Lead researcher Reece Pedler from Natural Resources SA Arid Lands said the results were compelling.“We found that three threatened mammals, the dusky hopping mouse, the plains mouse and the crest-tailed mulgara, had undergone huge changes in their distribution,” Mr Pedler said…“Some of those species have increased their extent of occurrence by between 250 and 350 per cent, so they have made massive increases in their range.”
And in Rabbit biocontrol and landscape-scale recovery
of threatened desert mammals
Reece D. Pedler,∗ ¶ Robert Brandle,∗ John L. Read,†‡ Richard Southgate,§ Peter Bird,∗∗
and Katherine E. Moseby†‡
“In an era of increasing conservation crisis, costefficiency
in conservation planning and investment is
critical (Carwardine et al. 2012; McDonald et al. 2015).

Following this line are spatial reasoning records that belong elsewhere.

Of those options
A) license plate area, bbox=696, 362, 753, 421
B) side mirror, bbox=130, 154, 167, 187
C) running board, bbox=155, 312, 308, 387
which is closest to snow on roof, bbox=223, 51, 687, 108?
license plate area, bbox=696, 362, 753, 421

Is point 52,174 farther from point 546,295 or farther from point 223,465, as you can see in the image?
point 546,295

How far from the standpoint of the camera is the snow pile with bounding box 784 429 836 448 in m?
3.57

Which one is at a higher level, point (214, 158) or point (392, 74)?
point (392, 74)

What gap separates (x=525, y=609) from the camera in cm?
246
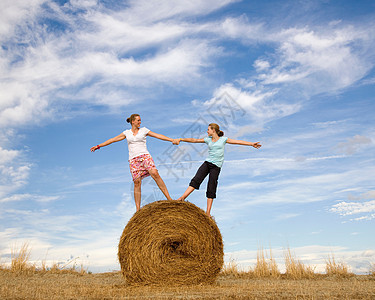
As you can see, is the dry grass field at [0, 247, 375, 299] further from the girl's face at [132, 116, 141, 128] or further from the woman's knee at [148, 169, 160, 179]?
the girl's face at [132, 116, 141, 128]

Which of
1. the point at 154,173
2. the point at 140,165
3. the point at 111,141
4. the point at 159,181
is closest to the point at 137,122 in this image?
the point at 111,141

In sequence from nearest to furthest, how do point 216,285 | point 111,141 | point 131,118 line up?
point 216,285 → point 131,118 → point 111,141

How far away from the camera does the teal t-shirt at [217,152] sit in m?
8.38

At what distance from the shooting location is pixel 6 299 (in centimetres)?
604

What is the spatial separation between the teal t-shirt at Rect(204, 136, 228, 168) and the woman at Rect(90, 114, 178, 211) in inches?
32.0

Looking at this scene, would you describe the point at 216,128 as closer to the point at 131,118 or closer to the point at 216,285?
the point at 131,118

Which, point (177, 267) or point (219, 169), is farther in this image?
point (219, 169)

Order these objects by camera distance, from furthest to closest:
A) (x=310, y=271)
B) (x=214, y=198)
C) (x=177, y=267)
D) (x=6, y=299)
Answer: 1. (x=310, y=271)
2. (x=214, y=198)
3. (x=177, y=267)
4. (x=6, y=299)

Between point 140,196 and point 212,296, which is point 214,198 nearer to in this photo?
point 140,196

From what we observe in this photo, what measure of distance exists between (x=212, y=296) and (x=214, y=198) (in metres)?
2.53

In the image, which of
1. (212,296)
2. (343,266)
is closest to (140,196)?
(212,296)

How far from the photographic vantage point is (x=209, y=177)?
8336 mm

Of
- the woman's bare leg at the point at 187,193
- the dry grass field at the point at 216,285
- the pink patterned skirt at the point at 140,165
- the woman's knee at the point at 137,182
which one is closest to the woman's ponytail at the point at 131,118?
the pink patterned skirt at the point at 140,165

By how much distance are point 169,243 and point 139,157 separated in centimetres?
196
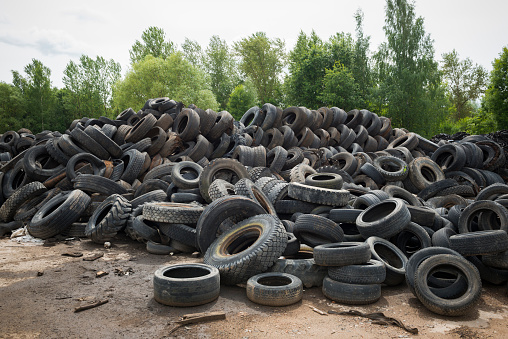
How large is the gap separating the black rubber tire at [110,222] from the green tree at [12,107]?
147 ft

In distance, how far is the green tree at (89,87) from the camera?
47500mm

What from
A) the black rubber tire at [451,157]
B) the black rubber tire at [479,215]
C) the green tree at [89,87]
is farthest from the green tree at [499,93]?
the green tree at [89,87]

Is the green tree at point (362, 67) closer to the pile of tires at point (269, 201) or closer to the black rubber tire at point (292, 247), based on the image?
the pile of tires at point (269, 201)

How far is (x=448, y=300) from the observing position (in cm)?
424

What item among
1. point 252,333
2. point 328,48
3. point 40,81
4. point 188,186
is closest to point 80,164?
point 188,186

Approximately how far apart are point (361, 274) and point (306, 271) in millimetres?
813

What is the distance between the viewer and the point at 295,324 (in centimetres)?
397

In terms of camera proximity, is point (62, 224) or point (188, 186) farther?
point (188, 186)

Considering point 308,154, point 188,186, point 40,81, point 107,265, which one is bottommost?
point 107,265

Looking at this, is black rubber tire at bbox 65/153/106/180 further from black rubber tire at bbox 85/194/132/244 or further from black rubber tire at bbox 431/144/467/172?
black rubber tire at bbox 431/144/467/172

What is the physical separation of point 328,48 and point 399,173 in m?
31.8

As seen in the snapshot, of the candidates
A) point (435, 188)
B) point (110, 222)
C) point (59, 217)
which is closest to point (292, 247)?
point (110, 222)

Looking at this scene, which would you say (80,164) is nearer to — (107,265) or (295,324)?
(107,265)

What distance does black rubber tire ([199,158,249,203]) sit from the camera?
814cm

Well-considered actions that simultaneously abate threats
relevant to multiple species and ecosystems are keys
to maximizing conservation outcomes (Auerbach et al.
2014). Despite this, many celebrated conservation successes
feature intense single-species captive breeding
and reintroduction programs for endangered flagship
mammals. Some expensive examples include recovery
actions for the black-footed ferret (Mustela nigripes) in
North America, which have involved nearly 50 government
agencies in the captive breeding of 6000 individuals
(Jachowski et al. 2011), with 100 wild-released animals
costing US$29,100/individual (Bodenchuk et al.
2000). Similarly, recovery of the golden lion tamarin
(Leontopithecus rosalia) has involved intense captive
breeding and wild-population translocation, requiring
millions of dollars in investment sustained over 4
decades (Kierulff et al. 2012). Although these examples
may represent extreme cases, where extinction
risk is high, they highlight the high costs of 11th hour
intensive conservation intervention compared with preventative
measures implemented at earlier stages.
Within our study area, single-species-focused conservation
actions for small mammals have also gained much
emphasis, but these costly species recovery plans are
seldom funded and are perhaps too narrowly focused
and unrealistic in sparsely populated regions (Southgate
2014). Single-species recovery planning for the plains
mouse prescribes research and small-scale habitat protection
costing AU$895,000 over 5 years (Moseby 2011).
Four-year recovery actions for the crest-tailed mulgara
(published in the same year as RHDV’s introduction)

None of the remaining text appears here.